The microbial Uricase enzyme can be employed as an effective drug to cure hyperuricemia related disorders in human beings in particular gout disease and refractory gout which is developed in humans due to effects of some anti-gout synthetic drugs. Various microbes have been reported to produce Uricase. The production of Uricase enzyme by microorganisms is an economical and environmental friendly process compared to manufacturing protocols of synthetic drugs used for the same. The therapeutic enzyme, Uircase can be modified and improved by using the tools of computational biology.

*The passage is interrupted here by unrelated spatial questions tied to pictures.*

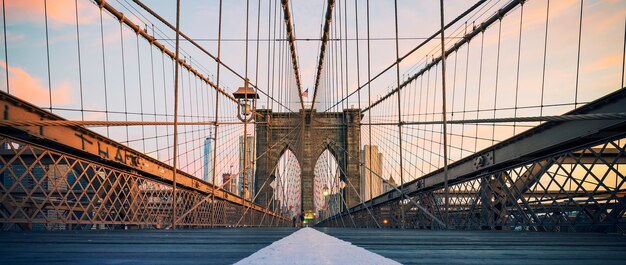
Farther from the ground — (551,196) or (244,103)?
(244,103)

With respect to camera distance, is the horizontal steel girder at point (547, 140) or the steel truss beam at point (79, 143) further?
the steel truss beam at point (79, 143)

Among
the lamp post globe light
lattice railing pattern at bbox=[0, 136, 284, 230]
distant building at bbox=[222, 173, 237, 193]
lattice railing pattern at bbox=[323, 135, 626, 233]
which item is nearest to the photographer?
lattice railing pattern at bbox=[323, 135, 626, 233]

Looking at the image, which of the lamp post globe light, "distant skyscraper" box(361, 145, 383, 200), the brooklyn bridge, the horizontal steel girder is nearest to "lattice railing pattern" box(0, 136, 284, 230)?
the brooklyn bridge

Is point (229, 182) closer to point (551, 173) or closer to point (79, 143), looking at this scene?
point (79, 143)

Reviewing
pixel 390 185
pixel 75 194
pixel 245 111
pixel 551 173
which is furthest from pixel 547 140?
pixel 75 194

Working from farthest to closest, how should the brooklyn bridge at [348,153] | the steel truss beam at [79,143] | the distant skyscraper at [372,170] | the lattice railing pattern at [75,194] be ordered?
the distant skyscraper at [372,170]
the lattice railing pattern at [75,194]
the steel truss beam at [79,143]
the brooklyn bridge at [348,153]

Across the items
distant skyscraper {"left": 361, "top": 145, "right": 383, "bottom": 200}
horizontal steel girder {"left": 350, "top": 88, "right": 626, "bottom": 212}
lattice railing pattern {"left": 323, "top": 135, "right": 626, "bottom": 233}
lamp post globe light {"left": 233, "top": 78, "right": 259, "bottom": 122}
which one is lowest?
lattice railing pattern {"left": 323, "top": 135, "right": 626, "bottom": 233}

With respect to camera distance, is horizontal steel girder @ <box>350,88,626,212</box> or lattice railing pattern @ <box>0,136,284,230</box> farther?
lattice railing pattern @ <box>0,136,284,230</box>

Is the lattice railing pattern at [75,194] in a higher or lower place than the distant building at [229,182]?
lower

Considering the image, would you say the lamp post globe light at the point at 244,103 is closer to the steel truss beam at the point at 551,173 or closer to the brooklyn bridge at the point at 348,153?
the brooklyn bridge at the point at 348,153

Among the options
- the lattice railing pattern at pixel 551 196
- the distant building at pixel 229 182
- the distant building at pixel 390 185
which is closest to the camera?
the lattice railing pattern at pixel 551 196

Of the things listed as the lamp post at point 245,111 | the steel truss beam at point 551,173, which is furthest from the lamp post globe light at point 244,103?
the steel truss beam at point 551,173

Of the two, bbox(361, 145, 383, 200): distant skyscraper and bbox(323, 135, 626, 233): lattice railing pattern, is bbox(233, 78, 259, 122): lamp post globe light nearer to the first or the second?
bbox(361, 145, 383, 200): distant skyscraper

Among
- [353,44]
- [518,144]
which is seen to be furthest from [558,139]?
[353,44]
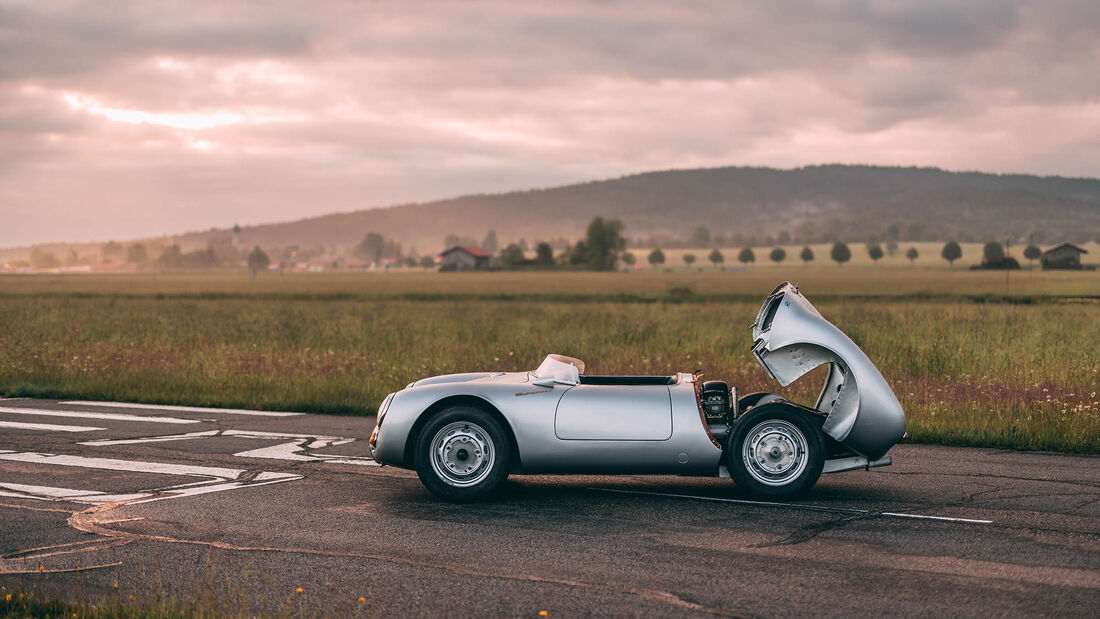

From UniProt Knowledgebase server the sequence of a bacterial Uricase enzyme in FASTA format was downloaded and entered in SWISS-MODEL server to develop the respective model of Uricase enzyme. The Uricase model quality was determined by using Procheck and Verify 3D online servers.
The Uricase enzyme sequence of bacterium,
The bioinformatics tools can be exploited to design, model and improve the commercially important biomolecules. The proteins are the important biomolecules which can be improved by computational tools. Further the therapeutic value of Uricase enzyme can be enhanced by employing computational tools.
In human beings during purine metabolism, uric acid is formed by the oxidation of xanthine. The uric acid formed in the body is converted to allantoin by Uricase enzyme which is highly soluble and can be easily removed from blood by excretion. The Uricase enzyme is made up four identical polypeptide chains and hence it is regarded as a homotetramer. In humans, Uricase enzyme is not produced due to some non-sense and mis-sense mutations aroused during evolution of Uricase gene. This results in the accumulation of uric acid in such human beings. The uric acid is not freely soluble and cannot be excreted easily. The accumulated uric acid results in a condition called hyperuricemia. The hyperuricemia is a clinical disorder which arises when the concentration of uric acid in serum reaches 6.8 mg/dL or more. The hyperuricemia is responsible for gout disease, hypertension, kidney failure, kidney stones and cardiovascular diseases. Hence, the Uricase enzyme plays a prominent role in the purine metabolism and excretion of the end products [1, 2]. Presently allopurinol is the drug used for the treatment of gout. But some patients are hypersensitive to allopurinol and develop refractory gout. The Uricase enzyme acts as an effective drug in the treatment of hyperuricemia, gout and even refractory gout. The continuous use of microbial (natural) Uricases is not suggestible as they may become immunogenic to humans [3].
The researchers from different sciences and engineering have combined their skills and ideas to develop software tools (bioinformatics tools). The bioinformatics tools are used to design, develop and improve biomolecules. The protein engineering is an emerging area in the field of computational biology. The proteins can be modeled and improved by employing computational tools [4].
The sequence of Uricase enzyme was obtained from UniProt server. The UniProt server is a Knowledgebase resource centre of proteins gathered from different protein databases. The users can obtain the sequence and functional details of a desired protein from UniProt easily [5].
The Uricase enzyme sequence was submitted to SWISS-MODEL to generate corresponding model of Uricase enzyme. The SWISS-MODEL is a public server which can be used freely by users. The users without prior technical knowledge can easily use SWISS-MODEL for protein modeling [6].
The quality of Uricase enzyme model structure was verified using Procheck and Verify 3D servers. The PDB format of Uricase was submitted to Procheck and Verify 3D servers. In these servers the Uricase model quality is checked based on the various features, properties and organization of amino acids within the model [7, 8].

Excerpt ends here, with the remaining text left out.